I have a lot of garbled defects on screen in KDE like flashing, jumps. In make.conf I set "radeon". 

My kernel is configured with the module support for DRI and PCI-e support.

 -------------------------Update: THIS OLD CONFIGURATIONS FILES. They was got before I get ~amd64. New bottom of the page

make.conf: http://dpaste.com/200535/

drivers: http://dpaste.com/200536/

emerge --info: http://dpaste.com/200537/

uname -a: Linux ms 2.6.32-gentoo-r7 #5 SMP Sun May 23 05:12:36 MSD 2010 x86_64 AMD Phenom(tm) II X3 720 Processor AuthenticAMD GNU/Linux 

Version OpenGL: 1.5. Mesa 7.7.1 

video card: DDR-5 Sapphire ATI RADEON HD4890 

xorg.conf: http://dpaste.com/200542/

xorg version: X.Org X Server 1.7.6 

Release Date: 2010-03-17 

X Protocol Version 11, Revision 0 

Build Operating System: Linux 2.6.32-gentoo-r7 x86_64 

Build Date: 22 May 2010 02:59:27AM 

Current version of pixman: 0.17.2

Update: Solution in topic. A lot of thx to DaggyStyle and other who help me;)

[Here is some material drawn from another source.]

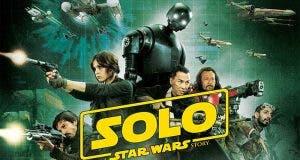 La conexión entre Han Solo y Rogue One, películas de Star Wars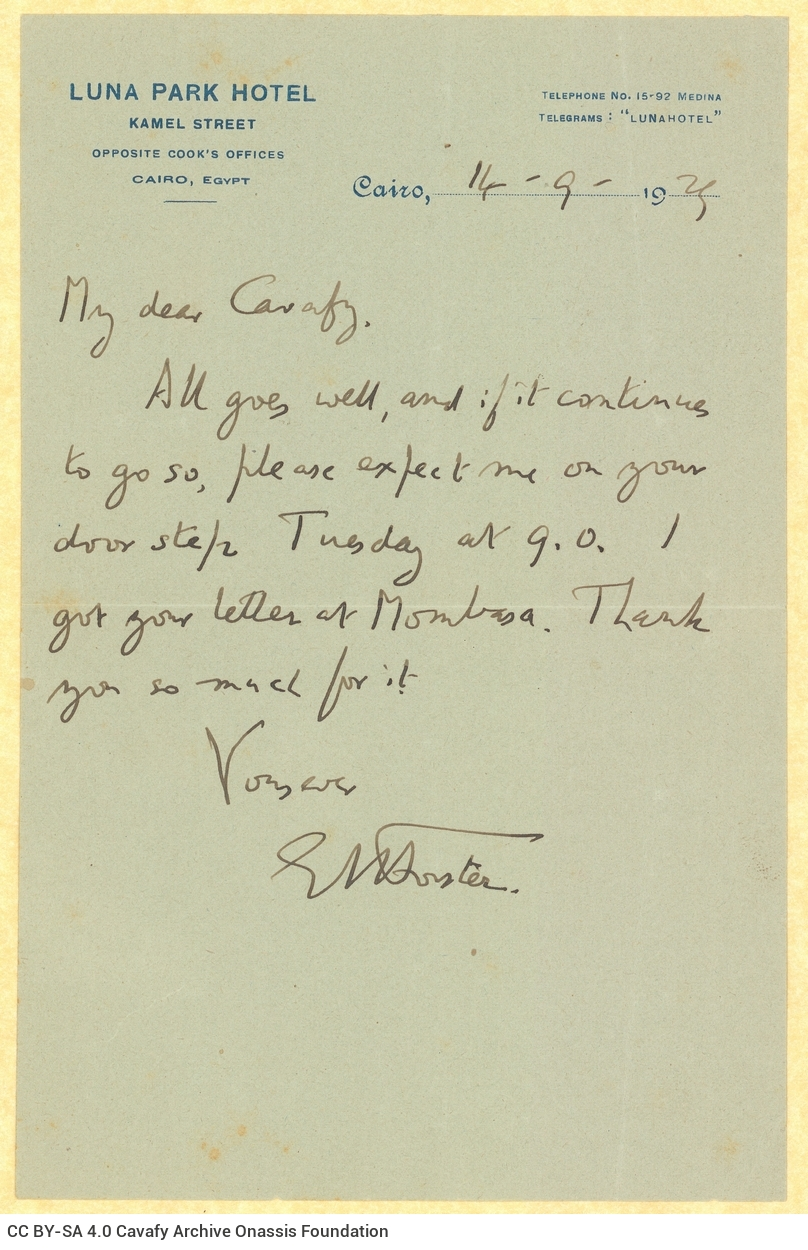 Hotel Pen-pals: An E. M. Forster Letter to C. P. Cavafy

sorry for bad english.Last edited by mipt.shurik on Fri Jun 18, 2010 10:00 am; edited 2 times in total

----------

## mimi.vx

see : http://dev.gentoo.org/~scarabeus/xorg-server-1.8-upgrade-guide.xml

for fully functional OS ati driver is recommended latest kernel + radeon-ucode, xorg-1.8 and mesa-7.8.1

----------

## DaggyStyle

 *mimi.vx wrote:*   

> see : http://dev.gentoo.org/~scarabeus/xorg-server-1.8-upgrade-guide.xml
> 
> for fully functional OS ati driver is recommended latest kernel + radeon-ucode, xorg-1.8 and mesa-7.8.1

 

not quite, one needs latest kernel + radeon-ucode, xorg-1.8, libdrm from git, xf86-video-ati from git and mesa from git.

----------

## mimi.vx

 *Quote:*   

> not quite, one needs latest kernel + radeon-ucode, xorg-1.8, libdrm from git, xf86-video-ati from git and mesa from git.

 

why git version? its fully with latest ~amd64 versions .... libdrm-2.4.20 , mesa-7.8.1 amd xf86-video-ati-6.13 ,kernel .. any .33+ ; ,   all in official portage tree

----------

## mipt.shurik

 *mimi.vx wrote:*   

> see : http://dev.gentoo.org/~scarabeus/xorg-server-1.8-upgrade-guide.xml
> 
> for fully functional OS ati driver is recommended latest kernel + radeon-ucode, xorg-1.8 and mesa-7.8.1

 

I am updating Xorg-server now. Am I need upgrade kernle too?

----------

## DaggyStyle

 *mimi.vx wrote:*   

>  *Quote:*   not quite, one needs latest kernel + radeon-ucode, xorg-1.8, libdrm from git, xf86-video-ati from git and mesa from git. 
> 
> why git version? its fully with latest ~amd64 versions .... libdrm-2.4.20 , mesa-7.8.1 amd xf86-video-ati-6.13 ,kernel .. any .33+ ; ,   all in official portage tree

 

why? check the when libdrm, mesa and xf86-video-ati in portage where published and you will see.

for example using mesa-7.8.1 you have ok 3d acceleration, using latest you have better 3d acceleration and even galiuum3d support.

----------

## mimi.vx

gallium in gentoo officialy with mesa-7.9 , kernel is recommended 2.6.33 or .34

----------

## mimi.vx

 *Quote:*   

> why? check the when libdrm, mesa and xf86-video-ati in portage where published and you will see.
> 
> for example using mesa-7.8.1 you have ok 3d acceleration, using latest you have better 3d acceleration and even galiuum3d support.

 

only small number of users want live ebuild and problems with live tree

----------

## DaggyStyle

 *mimi.vx wrote:*   

>  *Quote:*   why? check the when libdrm, mesa and xf86-video-ati in portage where published and you will see.
> 
> for example using mesa-7.8.1 you have ok 3d acceleration, using latest you have better 3d acceleration and even galiuum3d support. 
> 
> only small number of users want live ebuild and problems with live tree

 

your right on this but wrong on saying that he can get the latest with all what can be found in official portage.

also, mesa 7.8.1 don't have gallium for r6xx.

----------

## mipt.shurik

I upgraded Xorg server to 1.8.1. And now when startx i have: "Could not start kdeinit4. Check your instlation". What I need to do?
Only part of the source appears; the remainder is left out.